В программке стоит фраза не без остроумной двусмысленности: «В проекте могут быть использованы фрагменты произведений Н.В. Гоголя». Гоголей тут много: продолговатые существа цилиндрической формы, оканчивающиеся узнаваемым гоголевским профилем, — и на сцене, и в ярусах, везде.
В этом спектакле, на мой вкус, два лидера: Николай Мартон и Валентин Захаров. Мартон играет (ему это и изображать-то не нужно) существо старой петербургской культуры, сложно устроенную человеческую особь с воспоминаниями и ассоциациями, осознающую закат всего вокруг.
А молодой Валентин Захаров — Нурика, человека из ямы, которую никак не закопают, который кажется смиренным «чуркой», а на самом деле являет современную модификацию Хлестакова. Наблюдать, как восточный симпатяга постепенно, от рассказа о правильном плове, агрессивно входит в роль хозяина проспекта, будто джинн, закручиваясь в спираль воображаемой, а может быть, и реальной власти над всем и вся, вопя: «Путин, Птавченко и я!» — смешно и печально. Вообще, спектакль вышел печальным и смешным. Вобрав весь ужас нынешнего Невского, подернутого чадом страстей и чаяний ментов, шлюх, нищих, воров, гастарбайтеров, приезжих, застилающий прошлое, как чад шаурмы.
Внутри этой премьеры состоялась и другая. Александринский театр если и слышал такую лексику, то в закулисье или с колосников. Со сцены, с ярусов — впервые. Без мата выразить дух сегодняшнего Невского не выйдет — решили молодые партнеры Фокина по режиссерскому проекту. И им, что называется, позволили.

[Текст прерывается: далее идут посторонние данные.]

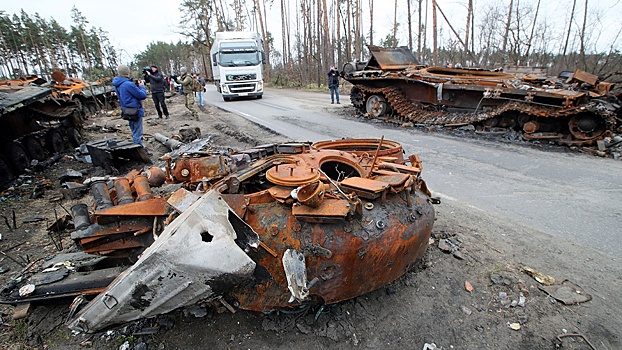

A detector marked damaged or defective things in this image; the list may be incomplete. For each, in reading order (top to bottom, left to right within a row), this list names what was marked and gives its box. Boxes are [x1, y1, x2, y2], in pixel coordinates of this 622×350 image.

burned armored vehicle [0, 72, 116, 185]
charred metal debris [0, 71, 117, 186]
burned armored vehicle [344, 45, 620, 146]
scorched tank wreckage [344, 45, 620, 146]
charred metal debris [346, 45, 622, 151]
burned armored vehicle [0, 137, 438, 330]
charred metal debris [0, 137, 438, 334]
scorched tank wreckage [1, 137, 438, 334]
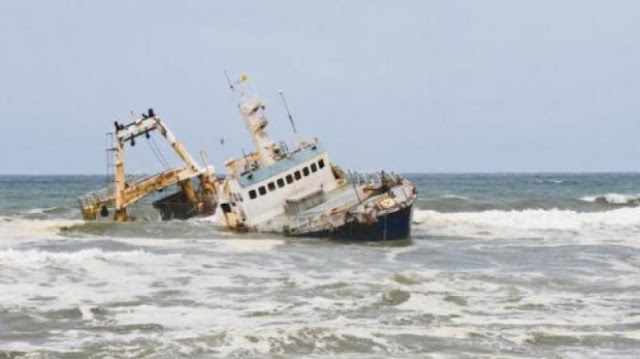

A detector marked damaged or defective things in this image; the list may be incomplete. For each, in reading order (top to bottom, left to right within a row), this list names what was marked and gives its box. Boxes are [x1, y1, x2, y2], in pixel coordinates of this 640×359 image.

corroded hull [292, 205, 416, 242]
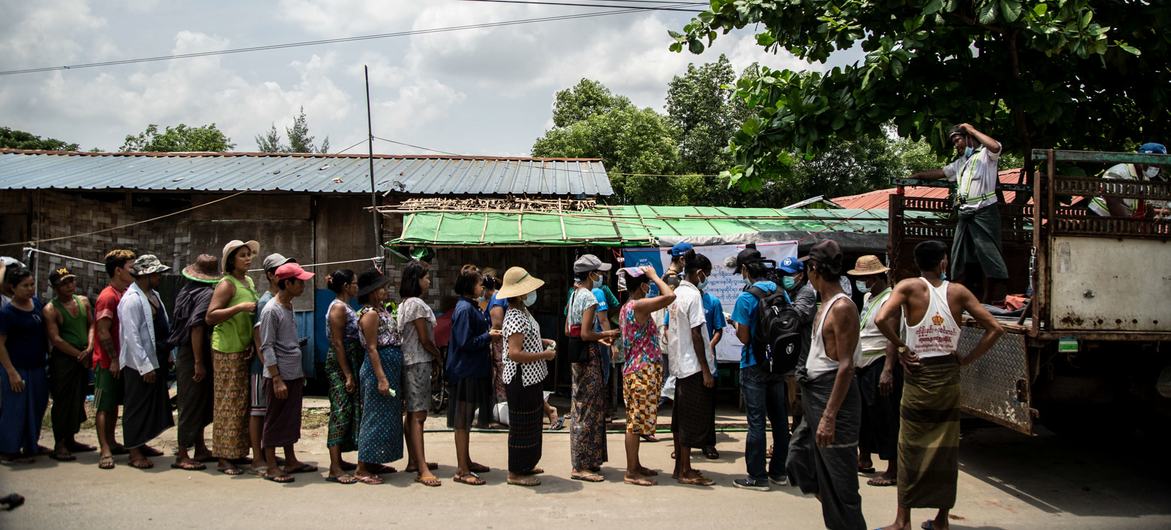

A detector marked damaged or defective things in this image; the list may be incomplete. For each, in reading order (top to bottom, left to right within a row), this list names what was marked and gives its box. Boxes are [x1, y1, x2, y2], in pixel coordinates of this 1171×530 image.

rusty metal roof [0, 148, 618, 196]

Понятно: предельное состояние нынешнего общества и власти — порождает предельность языка. Но сама по себе обсценность почти всегда пожирает художественность, как если б стены Росси заклеивали фотообоями. Мат и видео сегодня метаморфизируют театр, мутирует сама его природа. По мне: если мат — непременное условие выражения молодой режиссуры, пусть отображенное будет если не гениальным, то таким же сильным, как эти средства. Но куда там!..

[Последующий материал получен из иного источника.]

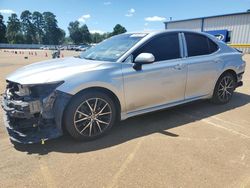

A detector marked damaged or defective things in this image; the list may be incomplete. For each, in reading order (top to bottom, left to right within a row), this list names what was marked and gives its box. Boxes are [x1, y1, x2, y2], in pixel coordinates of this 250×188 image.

damaged front bumper [0, 81, 71, 145]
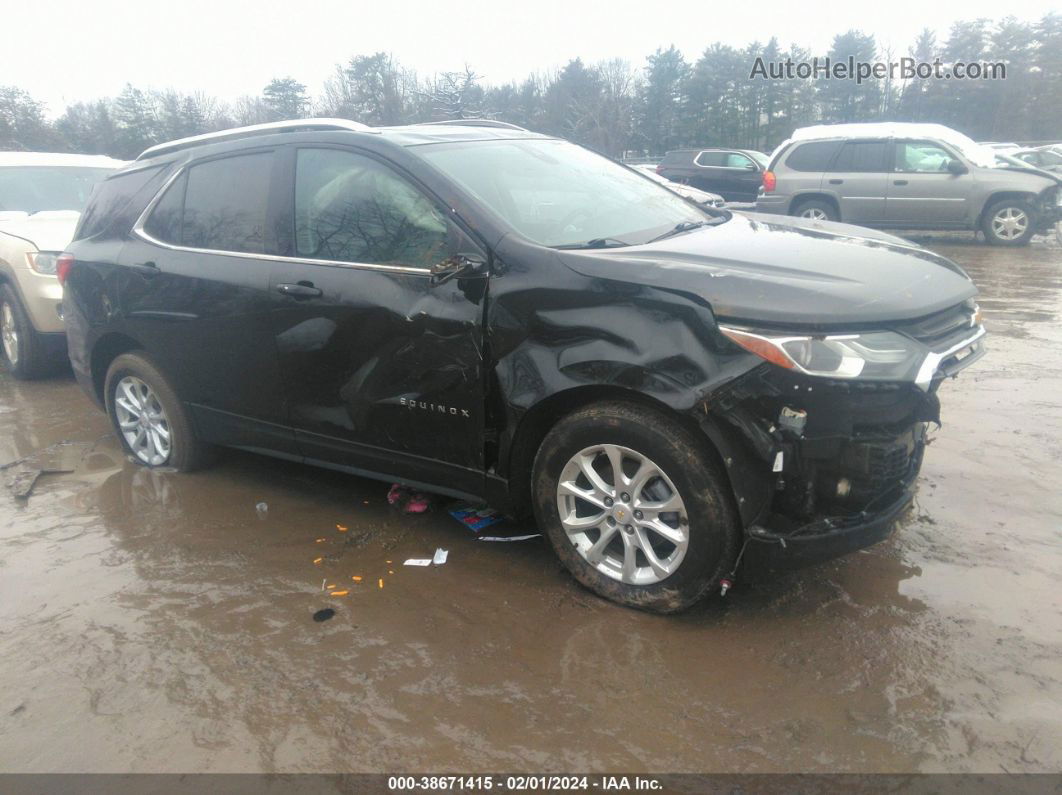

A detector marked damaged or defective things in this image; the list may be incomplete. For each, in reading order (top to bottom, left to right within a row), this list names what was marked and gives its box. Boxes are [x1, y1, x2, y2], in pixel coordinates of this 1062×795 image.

damaged front end [700, 297, 981, 577]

В спектакле очень заметны швы между режиссурой и опытами. Есть качество, обеспеченное матерыми профи, среди которых Владимир Лисецкий, Семен Пастух, Дамир Исмагилов. Есть молодые режиссеры — Владимир Антипов, Дмитрий Егоров, Алексей Забегин — кто-то раскован, а кто-то всего лишь расслабленно-банален — и в сценическом ритме, и в мысли. И есть Фокин.

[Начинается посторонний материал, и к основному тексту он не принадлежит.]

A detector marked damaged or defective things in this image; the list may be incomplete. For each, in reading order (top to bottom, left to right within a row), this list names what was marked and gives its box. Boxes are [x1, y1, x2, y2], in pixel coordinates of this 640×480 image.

Как-то он рассказал: приехал на мастер-класс и застал молодых западных коллег за подбором лучших мизансцен из двадцати предложенных компьютером. «Закройте экраны!» — со свойственной ему «мягкостью» предложил мастер. Театр все больше становится технологией, но его живая суть от этого лишь возрастает в цене. И по-прежнему трудно заставить Достоевского плясать под свою дудку.
Одно из достоинств «Невского проспекта» — зеркальность: происходящее на сцене прямо высмеивало многое, находящееся в зале. Рефрен спектакля — «зачем здесь я?» — вырастал до рефрена всего проекта. Главное в котором — простая цель: насытить его талантом.